## Begin Excerpt

Chapter 11: Children and Sexuality
Something that makes us really uncomfortable in our culture is the fact that all humans are sexual animals, even children. Indeed, our bodies are sexed from the moment of our birth and remain so until we die. Many of us are completely unable to handle the fact that young children and elderly adults are sexual. This is most pronounced in the case of children, where some of us like to wish that they wouldn’t have a sexual thought before they were 18. The problem is that children are born sexual and if we don’t teach them about their bodies and about sexuality, then we leave them to try and discover this information for themselves, often through the painful process of trial and error. The fact is that we cannot protect children through condemning them to ignorance, but only by giving them the knowledge they need to make good decisions.
For some time now an important distinction has been neglected that actually serves to clarify issues of adults interacting with those under the age of consent. The distinction is between pedophilia and ephebophilia. Pedophilia is a term used to describe an adult who sexually desires a pre-pubescent child. Ephebophilia is a term used to describe an adult who sexually desires a post-pubescent young adult, who is still below the legal age of consent. The distinction here is major: a pedophile desires children who are not sexually mature, whereas an ephebophile desires sexually mature young adults. Of course, the fundamental issue is whether these underage people can provide real consent to sexual action, but it seems clear that there is a radical difference between a pedophile and an ephebophile and to lump these two things together is gross intellectual dishonesty.

## End Excerpt
## Begin Entries provided

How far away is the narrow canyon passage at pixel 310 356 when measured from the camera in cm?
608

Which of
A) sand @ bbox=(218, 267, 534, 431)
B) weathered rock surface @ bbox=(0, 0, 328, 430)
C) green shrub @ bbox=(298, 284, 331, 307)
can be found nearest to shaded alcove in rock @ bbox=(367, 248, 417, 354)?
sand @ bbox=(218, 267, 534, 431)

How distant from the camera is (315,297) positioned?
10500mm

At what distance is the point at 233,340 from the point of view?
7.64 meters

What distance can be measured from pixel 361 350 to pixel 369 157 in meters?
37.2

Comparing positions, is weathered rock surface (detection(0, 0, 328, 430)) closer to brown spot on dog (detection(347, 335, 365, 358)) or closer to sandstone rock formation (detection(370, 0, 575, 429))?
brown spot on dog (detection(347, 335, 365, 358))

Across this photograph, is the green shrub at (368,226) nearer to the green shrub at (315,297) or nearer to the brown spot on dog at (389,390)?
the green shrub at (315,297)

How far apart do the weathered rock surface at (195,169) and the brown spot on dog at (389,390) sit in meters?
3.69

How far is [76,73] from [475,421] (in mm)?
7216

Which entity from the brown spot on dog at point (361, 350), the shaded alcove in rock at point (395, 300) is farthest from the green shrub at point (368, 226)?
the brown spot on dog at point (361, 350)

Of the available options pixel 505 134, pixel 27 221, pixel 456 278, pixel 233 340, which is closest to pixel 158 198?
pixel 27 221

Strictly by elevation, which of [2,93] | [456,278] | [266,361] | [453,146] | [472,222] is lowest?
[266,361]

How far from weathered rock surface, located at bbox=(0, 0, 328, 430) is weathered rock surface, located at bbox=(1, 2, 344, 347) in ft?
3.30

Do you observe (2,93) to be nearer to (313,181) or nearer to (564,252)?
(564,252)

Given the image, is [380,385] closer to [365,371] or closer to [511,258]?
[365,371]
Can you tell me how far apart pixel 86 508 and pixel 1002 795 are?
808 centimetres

## End Entries provided

▸ What is asked
Answer these questions about the excerpt on children and sexuality, one line each:
1. According to the excerpt, from when until when are our bodies sexed?
2. What does the excerpt say happens if we don't teach children about their bodies and sexuality?
3. What does the excerpt name as the fundamental issue about underage people?

▸ Exercise result
1. From the moment of our birth until we die.
2. Children are left to try to discover this information for themselves, often through the painful process of trial and error.
3. Whether they can provide real consent to sexual action.